But how do I know for sure? I can ask my husband, of course, but he’s so happy that I’m taking charge of all this, and grateful that I’m earning the lion’s share of our income these days — in fact, that’s just what his answer always is: “You’re the one earning the money. You get to make the decisions.” And he seems entirely comfortable with that.
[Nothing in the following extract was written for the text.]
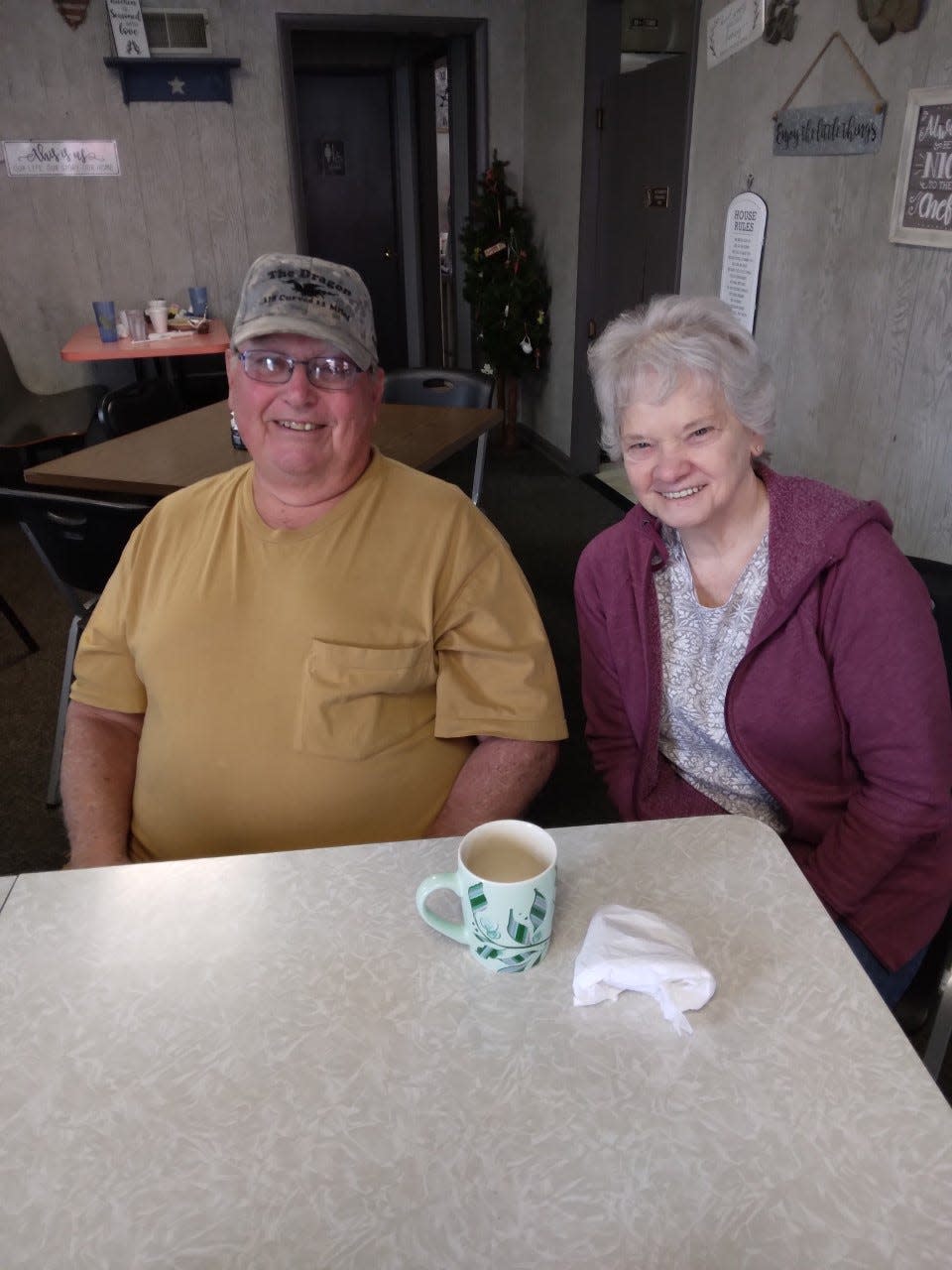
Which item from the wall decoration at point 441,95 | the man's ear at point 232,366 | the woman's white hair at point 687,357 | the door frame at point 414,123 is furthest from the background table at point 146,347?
the woman's white hair at point 687,357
Perhaps it’s the gender-flipped aspect of this, that he doesn’t have a lifetime of being the “junior partner” in a relationship and, therefore, he doesn’t have the baggage that I have around any of this. He does have feelings about money. He doesn’t just shrug and let me worry about it all by myself; he always offers to seek out more work whenever I’m really angsting about the bills. Even though I really don’t want him to have to do that. I know he feels proud when he brings in a chunk of money: “There! That’s the dentist’s bill.” Though the work was grueling, he really enjoyed the large paychecks that one long job brought in a few years ago.
And I can’t pretend not to appreciate his income — sometimes desperately — even if I do wish it wasn’t necessary.
I guess my real goal is to get to a place where I don’t have to think about money quite so much. But is that even possible?
We do have plans to retire someday. Social Security is a part of that plan; how much will be there for us is an open question. I will have a small retirement income from my university job — the one that I quit ten years ago, but I was vested, so that money is “guaranteed” (as much as anything is guaranteed these days). I have a 401K, which I have invested conservatively…but it is invested, so…fingers crossed.
Maybe when we’re living on whatever fixed income(s) we manage to arrive at, we can also come up with a system for each of us to know how much there is and what we’re “allowed” to spend. Maybe nobody will have to say no, or to feel like they aren’t pulling their weight.
I suppose it could happen. But I’m not holding my breath.
It’s far more likely that money will continue to matter much more than I wish it did.